Modifying the flash:

  1. Remove the bottom 4 screws
  2. Twist the top 90 degrees and unscrew 2 more. One is usually hidden under a sticker
  3. The bottom cover comes off – remove it and disconnect the wires from the flash’s base, remembering which connector it pairs with (the middle one)
  4. Slide open the battery cover, pop off the soft plastic cover on the other side, and take the back casing off, with the seam going right through the middle of the flash. Disconnect these wires from the base as well
  5. On this back casing, remove the 3-prong connection by removing 2 screws (one’s on the bottom) and popping it out to reveal a hole
  6. Identify the positive and negative battery terminals on the flash using a multimeter. There are a couple ways to do this – plug in 4 AAs and see across which points you get 6V, or follow the visual layout of the battery setup to find it.
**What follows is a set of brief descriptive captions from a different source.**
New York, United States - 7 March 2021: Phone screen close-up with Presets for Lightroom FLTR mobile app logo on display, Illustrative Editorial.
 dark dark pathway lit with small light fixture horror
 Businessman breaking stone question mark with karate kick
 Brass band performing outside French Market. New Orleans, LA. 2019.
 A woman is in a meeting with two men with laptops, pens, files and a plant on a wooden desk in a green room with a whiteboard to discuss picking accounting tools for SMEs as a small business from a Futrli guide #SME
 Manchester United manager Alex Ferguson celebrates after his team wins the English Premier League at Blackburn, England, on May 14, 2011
In this case they’re here (the red wire with the arrow goes to the bottom left battery but it’s hard to reach)
  7. Determine if the connector you’re going to use can fit through the hole in the back casing. The XT60 could not; if yours can’t either, first solder the connections to the camera before soldering onto the XT60, sliding the back casing on in between – OR solder on the XT60 connector first, slide the wires through the back casing, and then solder the connection to the battery terminals after
    • If your connector can fit through the hole, don’t worry about the order. You just want to make sure the casing can get between the two ends of the wires and you don’t get stuck with the casing off
    • Make sure of the length and size of the wires – there isn’t that much space in the actual flash and unless you’re planning on having these wires extend out of the flash, you’ll have to fit it all in there somehow
  8. Solder connections to positive and negative on the battery terminals
    • You can solder to the black connection on the battery terminal – denoted by the white arrow in the above picture. The red is a little more difficult to get to, so I soldered onto the other side of the PCB rather than try to maneuver in there.
  9. Confirm that the wire and connectors all fit together
  10. Put the back and bottom casings back on and connect the wires back to the base
  11. Screw back on all 6 screws
  12. Ensure connector is secured and add strain relief – possibly hot-glue connector to the base

Converter modifications:

  1. Solder 5.5×2.1mm barrel jack to 12V input of the converter, making sure to add heat shrink beforehand
  2. Solder matching connector onto the 5V output of the converter 

You’re all set. Just plug in the converter between the V88 set at 12V output, and the flash.